Fiscal policy: Philip Hammond is expecting government borrowing to fall in 2017. His new fiscal rules provide headroom for more borrowing than currently forecast. To what extent will he need to use it and why?
The UK is weighed-down with an aging, creaking, high-carbon infrastructure. The case for public investment as necessary to rebuild the foundations for a modern, clean and efficient economy to underpin our quality of life is overwhelming. The cost of money for conventional borrowing is cheap. And the decision by the Bank of England to expand its quantitative easing (QE) programme from £375 billion to £445 billion in the wake of Brexit, demonstrates that public money creation is also possible when the situation demands it.
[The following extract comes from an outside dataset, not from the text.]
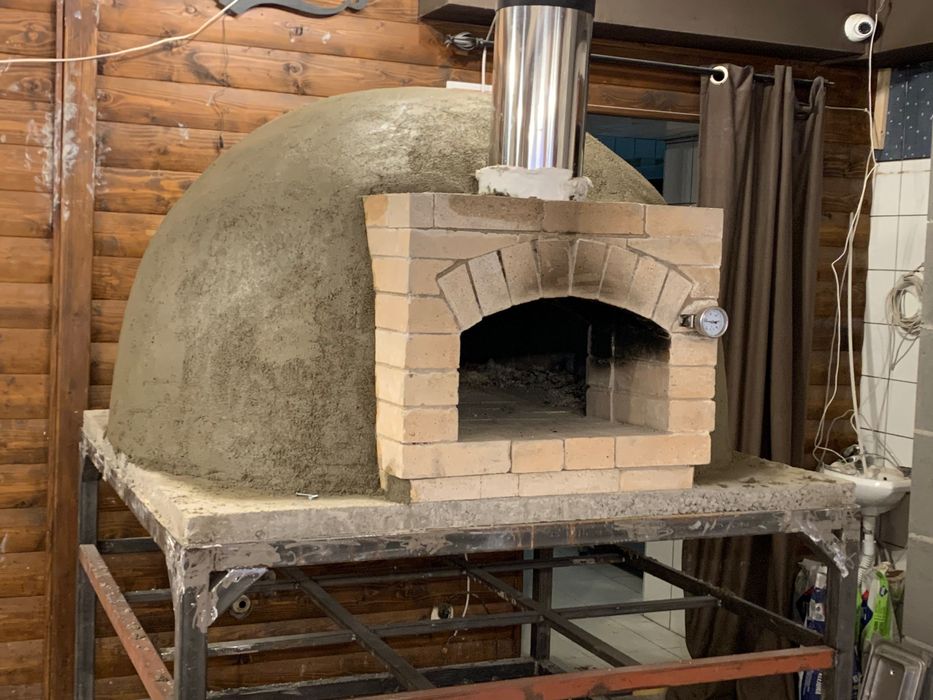 piec do pizzy opalany drewnem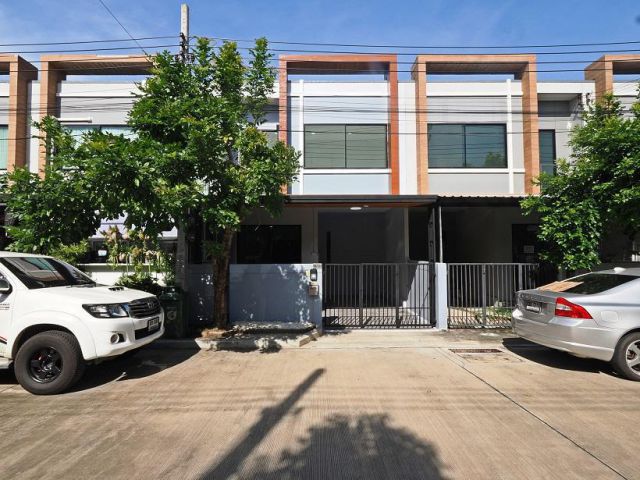 ขายแล้วค่ะ ทาวน์เฮ้าส์ 2 ชั้น ม.เปี่ยมสุข S-Gate ขนาด 21 ตร.ว. 3นอน 2น้ำ บ้านสวยมาก พื้นที่กว้าง วัสดุพรีเมี่ยม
Up to date, QE has benefited the banks, and the holders of certain assets, with broader economic benefits being questionable. But, as Mark Carney has previously indicated, there is no reason in principle why it cannot be used in a more intelligent and focused way to aid the productive, low carbon economy. I and others have consistently argued that far more good could be done if the same basic mechanism was used, for example, to capitalise a much larger and more ambitious green investment bank via bond purchases. The work subsequently undertaken such as large scale energy efficiency retrofitting of the UK housing stock and the roll out of renewable energy would generate good quality local employment and better prepare Britain for the future. There is no sign yet that the government intend to seize this opportunity and rather too many signs that any borrowing that is undertaken will not be put to as good use.
How do you think Donald Trump’s presidency will affect the UK economy in 2017?
The effect of Donald Trump’s presidency on the UK economy in 2017 will be as unpredictable as the bounce of an American football. Nobody seriously can know what it will be, other than increasing general levels of uncertainty, because nobody seriously believes that Trump himself knows what he will do in office. We can speculate that his brand of economic nationalism will be tempered by the full realisation of China’s leverage over America, just as we can question its initial sincerity. Especially as even as he was tub thumping against China, branded Trump products were available which carried globalisation’s legendary Made in China mark.
However, combined with the sentiments unleashed by Brexit, and the UK government’s active new embrace of industrial strategy, it is possible that the economic pendulum may swing back some degrees from globalisation toward localisation. Done in a purely autarchic way this might be negative. Done with respect to international cooperation and obligations, and to help build a more environmentally sustainable economy, it could snatch success from the jaws of chaotic self-destruction.